Another individual described as just is Joseph, the husband of Mary. Scripture presents him as a faithful husband and father. His was not a life of notable achievements. Indeed his life was one of accepting a destiny not of his own choosing. His life had its moments of challenge, but he proved steady and faithful. He was a man who did what was expected of him, not seeking any personal advancement. Pope John Paul II spoke of faithfulness and purity of heart as two defining qualities of Joseph.

Sacred Scripture presents the image of the just man to us. Such a man stands with integrity before both God and man.

The man we have come to bury today can be aptly called a “just man”. Brian Harradine has gained respect as a man of high principle and integrity. He is seen by allies and by those who opposed him as a man who would not go down paths of expediency or compromise in order to achieve his ends. His beliefs were oriented to the good of others. Holding to these beliefs he would negotiate a way forward whereby the truth of his views was preserved.

Brian worked tirelessly for the common good seeking to promote the conditions necessary for the advancement of individuals; he sought to protect the dignity of human life from conception to natural death. Brian Harradine recognised that politics ultimately should not be viewed in terms of parties but instead should recognise its role of service to the community.  Brian provided a clear example of the role of someone in political service. His Catholic faith was the inspiration of what he did. It motivated and informed his actions. He did not seek to impose his beliefs but allowed his faith to provide the inspiration to his decisions and actions.

Today we can look at the outcome of the life of a just man. We can see that integrity and honesty bear good fruit not only in the character of an individual, but in the fruitfulness of his life and service. Brian leaves behind an extraordinary legacy of good. His was not the path of shallow expediency or short-gain compromise. His life witnesses to the fact that truth and principle are what makes things ultimately fruitful. 

There are two particular aspects to the character of a just man that deserve mention.

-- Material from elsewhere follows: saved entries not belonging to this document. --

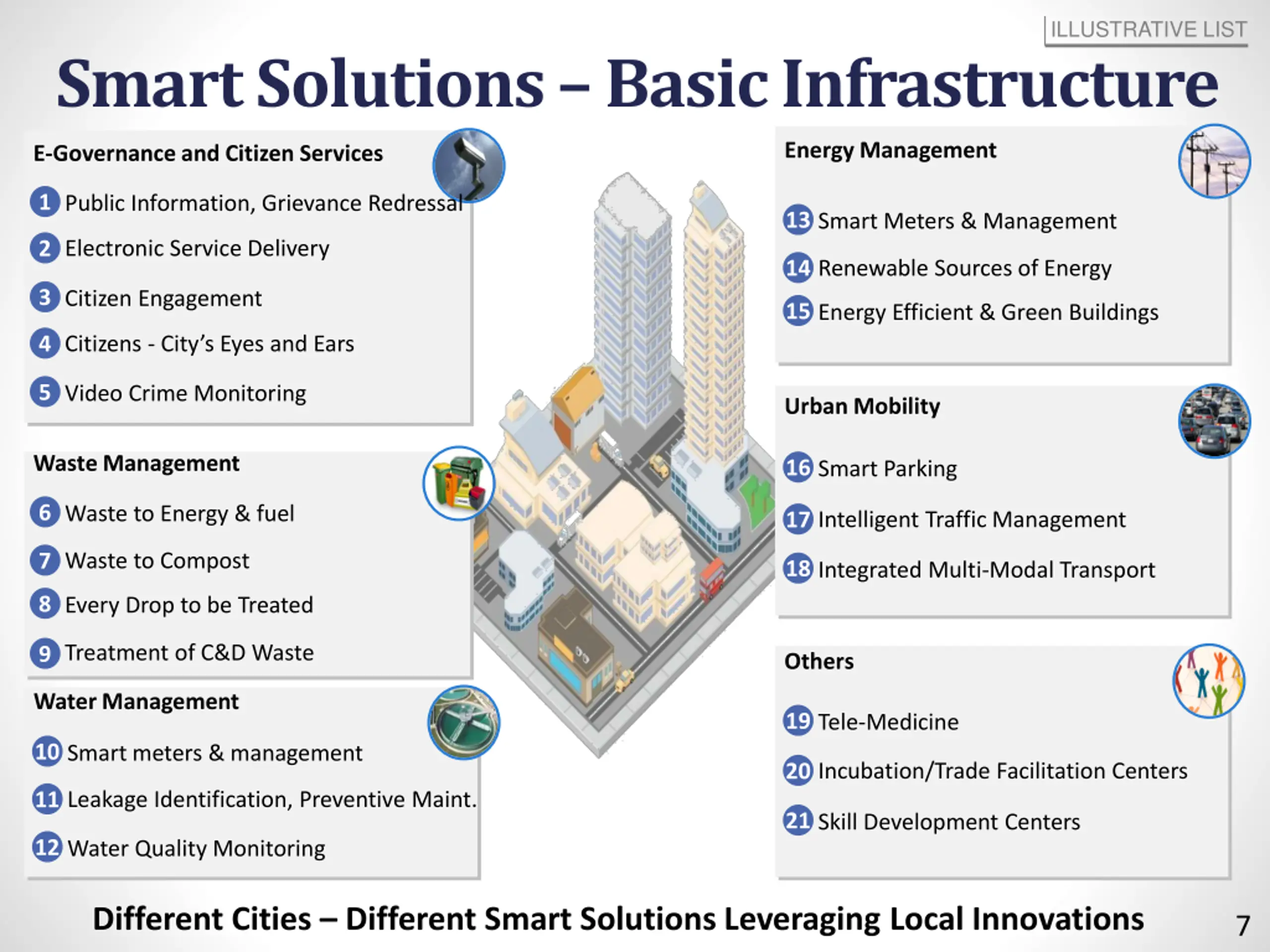 ILLUSTRATIVE LIST

Smart Solutions – Basic Infrastructure

E-Governance and Citizen Services

1 Public Information, Grievance Redressal
2 Electronic Service Delivery
3 Citizen Engagement
4 Citizens - City's Eyes and Ears
5 Video Crime Monitoring

Waste Management

6 Waste to Energy & fuel
7 Waste to Compost
8 Every Drop to be Treated
9 Treatment of C&D Waste

Water Management

10 Smart meters & management
11 Leakage Identification, Preventive Maint.
12 Water Quality Monitoring

Energy Management

13 Smart Meters & Management
14 Renewable Sources of Energy
15 Energy Efficient & Green Buildings

Urban Mobility

16 Smart Parking
17 Intelligent Traffic Management
18 Integrated Multi-Modal Transport

Others

19 Tele-Medicine
20 Incubation/Trade Facilitation Centers
21 Skill Development Centers

Different Cities – Different Smart Solutions Leveraging Local Innovations

7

The first is that such a man is humble. Brian never sought personal advancement. He shunned personality politics. He was always content to be in the background. He never claimed the limelight or sought to gain credit for what he achieved. He never wanted fuss and would probably think that today is a little over the top. Humility is the mark of the just man.

Secondly, a just man sees his life essentially as service. This is how Brian Harradine went about this life in politics. He sought to assist the needs of the poor and struggling. He defended the sacredness of human life, speaking out for those who could not speak for themselves - the children in the womb. He dedicated his work as an independent senator to the advancement of the State of Tasmania. He ensured that this island state benefited from its rightful place in the Commonwealth.

In the 25th chapter of St Matthew Jesus tells a parable, often known as the Parable of the Talents. Three servants are given various amounts of money. The master then tests them to see how they used the gifts given them. Two trade with what they have and one buries his money in the ground. The master praises those who have used their money well with the comment, “Well done good and faithful servant, you have proved yourself faithful in small things, I will entrust you with greater; enter into your master’s happiness”.

Brian Harradine was the wise and prudent servant who used what God had given him to the full and for the good of others. One can hear the Lord greeting him with the words, “Well done good and faithful servant, enter into your master’s happiness”.

Like every human being Brian would have known the reality of personal sin and so, as we pray for the repose of his soul, we commend him to the mercy of God. May the God of mercy receive Brian Harradine into eternal beatitude. May we be inspired by his example to become just men and women.